Glycogen synthase kinase-3 (GSK-3) is a serine-threonine kinase regulating glycogen synthesis and known as role-player in cardioprotection. Active GSK-3 is also recognized as the strongest anti-hypertrophic protein in the heart. However, myocardial GSK-3 is known to (i) regulate expression of SERCA-2a, affecting contractility; (ii) phosphorylate and inhibit IRS-1 disrupting insulin signalling and (iii) regulate growth via interaction with hypertrophic signalling pathways. Small, specific GSK-3 inhibitors are currently being developed for clinical use, treating e.g. affective disorders but are also considered as treatment for type 2 diabetes.
We aimed to study the effects of chronic GSK-3 inhibition on the heart, using pre-diabetic rats (DIO).

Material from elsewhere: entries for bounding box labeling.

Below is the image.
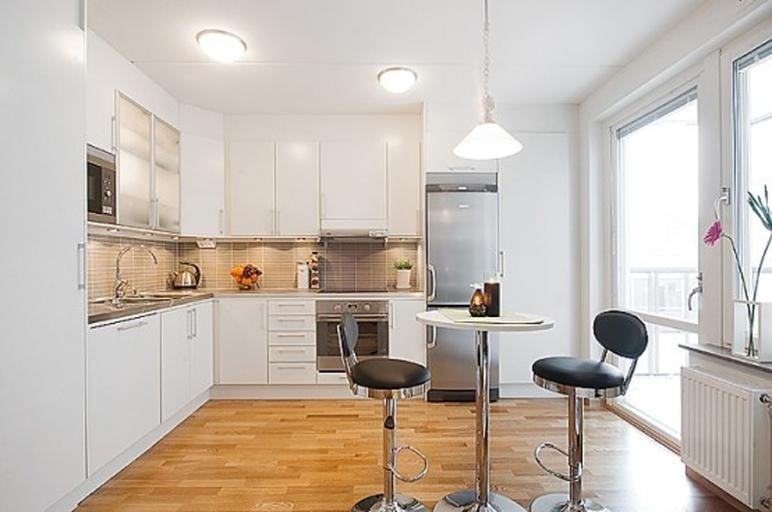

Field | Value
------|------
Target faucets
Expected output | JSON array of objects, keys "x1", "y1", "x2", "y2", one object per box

[{"x1": 115, "y1": 245, "x2": 157, "y2": 297}]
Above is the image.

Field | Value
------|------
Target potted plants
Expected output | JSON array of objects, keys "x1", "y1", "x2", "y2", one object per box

[{"x1": 393, "y1": 258, "x2": 414, "y2": 289}]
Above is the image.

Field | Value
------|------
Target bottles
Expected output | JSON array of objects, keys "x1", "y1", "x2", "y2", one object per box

[
  {"x1": 297, "y1": 261, "x2": 310, "y2": 289},
  {"x1": 469, "y1": 289, "x2": 488, "y2": 316},
  {"x1": 310, "y1": 250, "x2": 322, "y2": 290}
]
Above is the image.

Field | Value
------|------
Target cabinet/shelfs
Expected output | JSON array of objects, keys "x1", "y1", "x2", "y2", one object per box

[
  {"x1": 225, "y1": 114, "x2": 321, "y2": 243},
  {"x1": 387, "y1": 113, "x2": 421, "y2": 238},
  {"x1": 161, "y1": 298, "x2": 214, "y2": 439},
  {"x1": 214, "y1": 295, "x2": 269, "y2": 400},
  {"x1": 269, "y1": 293, "x2": 318, "y2": 399},
  {"x1": 114, "y1": 89, "x2": 183, "y2": 234},
  {"x1": 1, "y1": 0, "x2": 86, "y2": 512},
  {"x1": 320, "y1": 113, "x2": 387, "y2": 236},
  {"x1": 388, "y1": 297, "x2": 428, "y2": 369},
  {"x1": 180, "y1": 102, "x2": 226, "y2": 237}
]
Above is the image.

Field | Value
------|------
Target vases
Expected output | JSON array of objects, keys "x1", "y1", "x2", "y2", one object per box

[{"x1": 732, "y1": 300, "x2": 772, "y2": 364}]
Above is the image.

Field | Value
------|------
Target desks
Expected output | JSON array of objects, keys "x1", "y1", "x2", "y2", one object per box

[{"x1": 416, "y1": 309, "x2": 554, "y2": 512}]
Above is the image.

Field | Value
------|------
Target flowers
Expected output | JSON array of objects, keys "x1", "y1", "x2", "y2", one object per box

[{"x1": 702, "y1": 185, "x2": 772, "y2": 358}]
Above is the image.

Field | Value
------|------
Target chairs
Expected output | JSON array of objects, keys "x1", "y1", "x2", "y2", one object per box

[
  {"x1": 531, "y1": 310, "x2": 649, "y2": 512},
  {"x1": 335, "y1": 311, "x2": 432, "y2": 512}
]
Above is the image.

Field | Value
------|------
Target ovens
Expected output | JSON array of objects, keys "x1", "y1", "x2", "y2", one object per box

[{"x1": 315, "y1": 314, "x2": 390, "y2": 373}]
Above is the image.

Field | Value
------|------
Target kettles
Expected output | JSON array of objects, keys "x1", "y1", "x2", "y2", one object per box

[{"x1": 170, "y1": 260, "x2": 202, "y2": 290}]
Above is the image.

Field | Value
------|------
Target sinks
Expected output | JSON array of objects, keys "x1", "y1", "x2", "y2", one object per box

[
  {"x1": 139, "y1": 295, "x2": 188, "y2": 299},
  {"x1": 94, "y1": 299, "x2": 165, "y2": 304}
]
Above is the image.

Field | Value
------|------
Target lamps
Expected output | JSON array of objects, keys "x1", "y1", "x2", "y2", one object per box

[
  {"x1": 376, "y1": 66, "x2": 417, "y2": 94},
  {"x1": 196, "y1": 29, "x2": 246, "y2": 65},
  {"x1": 453, "y1": 0, "x2": 524, "y2": 161}
]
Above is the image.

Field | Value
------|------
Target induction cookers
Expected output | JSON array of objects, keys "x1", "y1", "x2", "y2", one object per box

[{"x1": 317, "y1": 286, "x2": 388, "y2": 315}]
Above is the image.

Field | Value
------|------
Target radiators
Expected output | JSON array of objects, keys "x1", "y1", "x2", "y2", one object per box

[{"x1": 681, "y1": 365, "x2": 772, "y2": 512}]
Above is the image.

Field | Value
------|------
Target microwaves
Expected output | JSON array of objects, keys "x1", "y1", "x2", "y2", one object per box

[{"x1": 86, "y1": 144, "x2": 118, "y2": 225}]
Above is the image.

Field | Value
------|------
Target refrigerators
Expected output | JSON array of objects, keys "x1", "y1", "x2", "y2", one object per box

[{"x1": 425, "y1": 173, "x2": 502, "y2": 402}]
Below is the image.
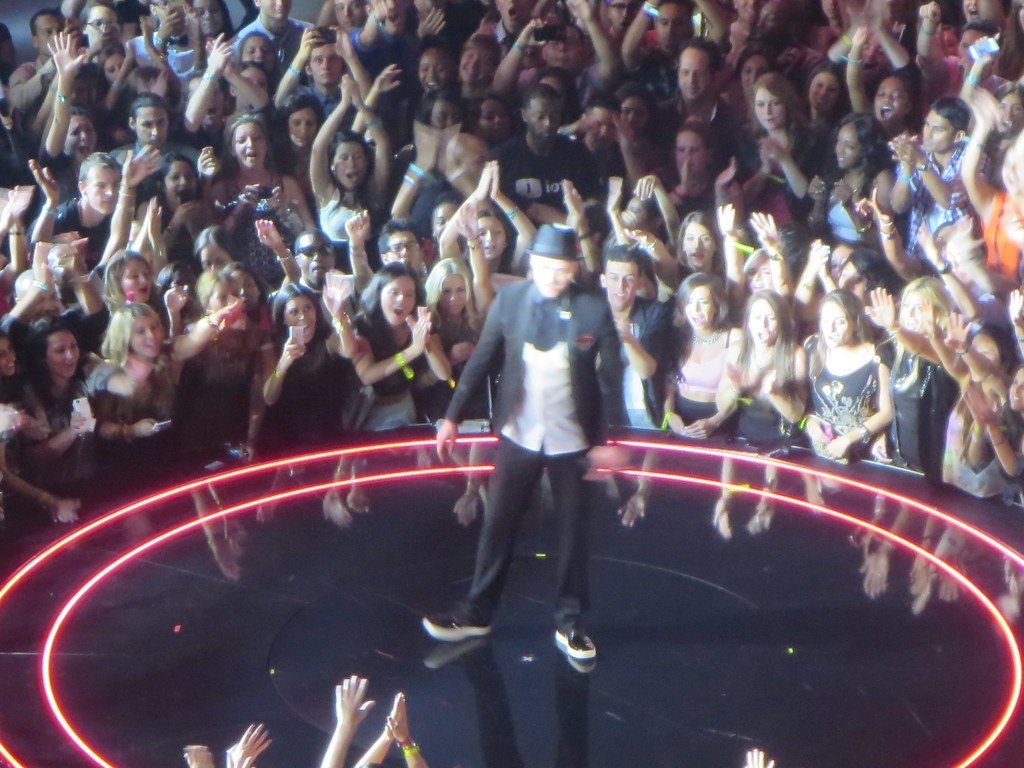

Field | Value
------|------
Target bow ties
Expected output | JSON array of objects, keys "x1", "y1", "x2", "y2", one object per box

[{"x1": 167, "y1": 36, "x2": 188, "y2": 45}]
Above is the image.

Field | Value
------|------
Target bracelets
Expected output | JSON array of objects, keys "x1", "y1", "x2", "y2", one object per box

[
  {"x1": 271, "y1": 371, "x2": 284, "y2": 385},
  {"x1": 937, "y1": 262, "x2": 951, "y2": 274},
  {"x1": 958, "y1": 346, "x2": 969, "y2": 355},
  {"x1": 506, "y1": 208, "x2": 518, "y2": 219},
  {"x1": 397, "y1": 351, "x2": 414, "y2": 379},
  {"x1": 578, "y1": 229, "x2": 593, "y2": 241},
  {"x1": 662, "y1": 412, "x2": 674, "y2": 430},
  {"x1": 878, "y1": 223, "x2": 897, "y2": 239},
  {"x1": 919, "y1": 160, "x2": 932, "y2": 171},
  {"x1": 171, "y1": 32, "x2": 188, "y2": 47},
  {"x1": 470, "y1": 242, "x2": 483, "y2": 251},
  {"x1": 366, "y1": 118, "x2": 381, "y2": 129},
  {"x1": 181, "y1": 722, "x2": 271, "y2": 768},
  {"x1": 395, "y1": 737, "x2": 419, "y2": 758}
]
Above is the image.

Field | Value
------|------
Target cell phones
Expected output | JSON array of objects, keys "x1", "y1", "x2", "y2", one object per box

[
  {"x1": 969, "y1": 37, "x2": 1001, "y2": 60},
  {"x1": 73, "y1": 397, "x2": 94, "y2": 433},
  {"x1": 821, "y1": 425, "x2": 835, "y2": 441},
  {"x1": 153, "y1": 419, "x2": 172, "y2": 430},
  {"x1": 180, "y1": 188, "x2": 194, "y2": 205},
  {"x1": 535, "y1": 24, "x2": 567, "y2": 40},
  {"x1": 290, "y1": 326, "x2": 305, "y2": 357}
]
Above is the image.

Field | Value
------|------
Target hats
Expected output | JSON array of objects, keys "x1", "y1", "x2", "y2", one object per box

[{"x1": 523, "y1": 223, "x2": 585, "y2": 261}]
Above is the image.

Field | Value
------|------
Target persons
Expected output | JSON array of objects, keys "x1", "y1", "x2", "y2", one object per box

[
  {"x1": 321, "y1": 676, "x2": 376, "y2": 768},
  {"x1": 420, "y1": 224, "x2": 625, "y2": 659},
  {"x1": 353, "y1": 692, "x2": 427, "y2": 768},
  {"x1": 0, "y1": 0, "x2": 1024, "y2": 523}
]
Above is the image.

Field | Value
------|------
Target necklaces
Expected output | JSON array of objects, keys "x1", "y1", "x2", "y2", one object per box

[{"x1": 691, "y1": 328, "x2": 723, "y2": 346}]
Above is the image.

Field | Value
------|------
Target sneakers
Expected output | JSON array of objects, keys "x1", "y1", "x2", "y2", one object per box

[
  {"x1": 555, "y1": 624, "x2": 596, "y2": 658},
  {"x1": 423, "y1": 612, "x2": 491, "y2": 641}
]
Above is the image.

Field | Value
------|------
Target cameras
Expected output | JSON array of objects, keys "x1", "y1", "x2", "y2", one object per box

[{"x1": 256, "y1": 186, "x2": 274, "y2": 198}]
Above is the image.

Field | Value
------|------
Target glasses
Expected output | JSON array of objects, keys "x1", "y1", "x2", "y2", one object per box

[
  {"x1": 378, "y1": 241, "x2": 420, "y2": 253},
  {"x1": 297, "y1": 243, "x2": 335, "y2": 257},
  {"x1": 82, "y1": 18, "x2": 113, "y2": 28},
  {"x1": 609, "y1": 2, "x2": 640, "y2": 9}
]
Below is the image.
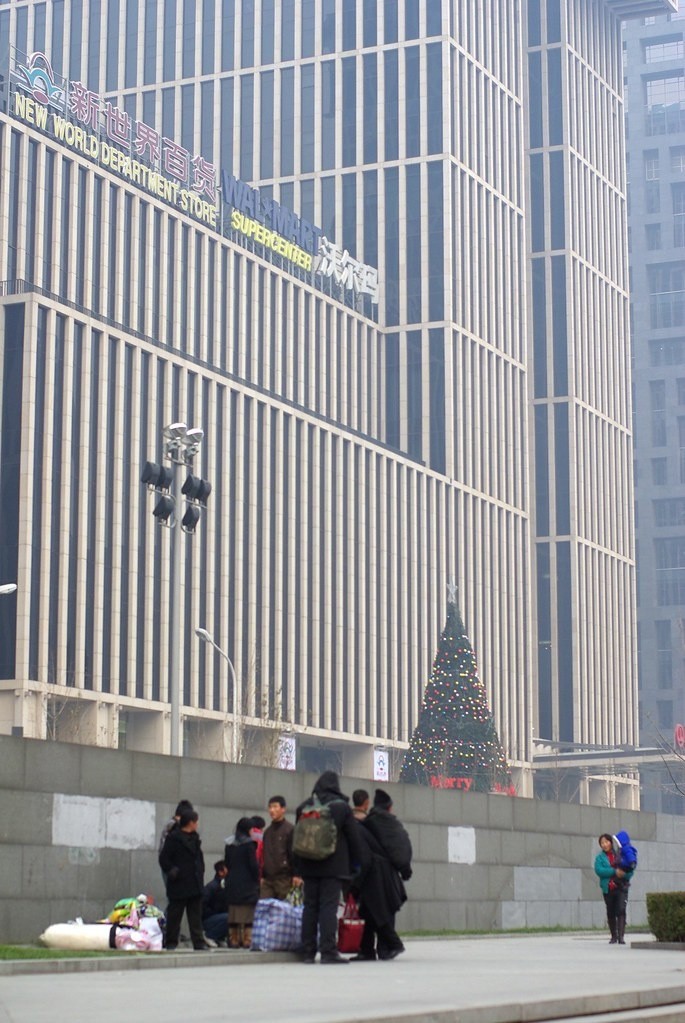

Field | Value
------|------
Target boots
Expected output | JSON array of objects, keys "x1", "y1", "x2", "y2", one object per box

[
  {"x1": 618, "y1": 916, "x2": 626, "y2": 943},
  {"x1": 243, "y1": 927, "x2": 252, "y2": 949},
  {"x1": 229, "y1": 928, "x2": 239, "y2": 947},
  {"x1": 608, "y1": 918, "x2": 618, "y2": 943}
]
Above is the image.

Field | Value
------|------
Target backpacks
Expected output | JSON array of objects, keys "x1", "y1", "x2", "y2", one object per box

[{"x1": 292, "y1": 792, "x2": 346, "y2": 860}]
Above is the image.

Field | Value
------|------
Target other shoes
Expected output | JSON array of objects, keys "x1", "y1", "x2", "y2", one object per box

[
  {"x1": 202, "y1": 930, "x2": 217, "y2": 947},
  {"x1": 320, "y1": 955, "x2": 348, "y2": 963},
  {"x1": 349, "y1": 952, "x2": 376, "y2": 961},
  {"x1": 304, "y1": 956, "x2": 315, "y2": 963},
  {"x1": 194, "y1": 942, "x2": 207, "y2": 949},
  {"x1": 383, "y1": 947, "x2": 404, "y2": 959},
  {"x1": 217, "y1": 939, "x2": 228, "y2": 947},
  {"x1": 167, "y1": 944, "x2": 176, "y2": 949}
]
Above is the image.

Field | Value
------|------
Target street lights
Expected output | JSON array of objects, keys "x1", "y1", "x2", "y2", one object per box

[
  {"x1": 140, "y1": 423, "x2": 212, "y2": 757},
  {"x1": 194, "y1": 627, "x2": 238, "y2": 764}
]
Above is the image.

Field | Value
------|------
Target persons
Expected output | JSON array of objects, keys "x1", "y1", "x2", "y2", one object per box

[
  {"x1": 158, "y1": 770, "x2": 413, "y2": 964},
  {"x1": 594, "y1": 830, "x2": 638, "y2": 944}
]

Wistar rats (obesity induced by supplementing their diet with sugar and fat for 16 weeks) were compared to age matched controls. Half of each group was treated with the GSK-3 inhibitor (CHIR118637 - 30mg/kg/day) from weeks 12 to 16 of the diet period. Glucose tolerance was established, biometric and biochemical parameters determined and protein expression ascertained in snap-frozen hearts using Western blotting and specific antibodies. Ca2+ATPase activity was determined spectrophotometrically and cardiomyocytes used to determine insulin sensitivity, cell size and localization of NFATc3 and GATA4, the latter by means of fluorescence microscopy.
GSK-3 inhibition: (i) did not affect body weight or intraperitoneal fat, both of which were increased by DIO; (ii) could increase SERCA-2a expression and phospholamban phosphorylation which were both dowregulated by DIO; (iii) upregulated IRS-2, but not IRS-1 expression. IRS-1 expression was severely curtailed in DIO; (iv) positively modulated insulin signalling reflected in enhanced cardiomyocyte insulin sensitivity as measured by accumulation of [3H]2-deoxyglucose. Glucose uptake was attenuated in cells from DIO animals; (v) increased left ventricular weight and cardiomyocyte size in control animals (vi) translocated both NFATc3 and GATA4 to the nucleus in cardiomyocytes from both control and DIO animals.
We conclude that chronic, specific GSK-3 inhibition improved glucose tolerance and insulin sensitivity of the heart, but showed clear signs of inducing cardiac hypertrophy, especially in normal animals.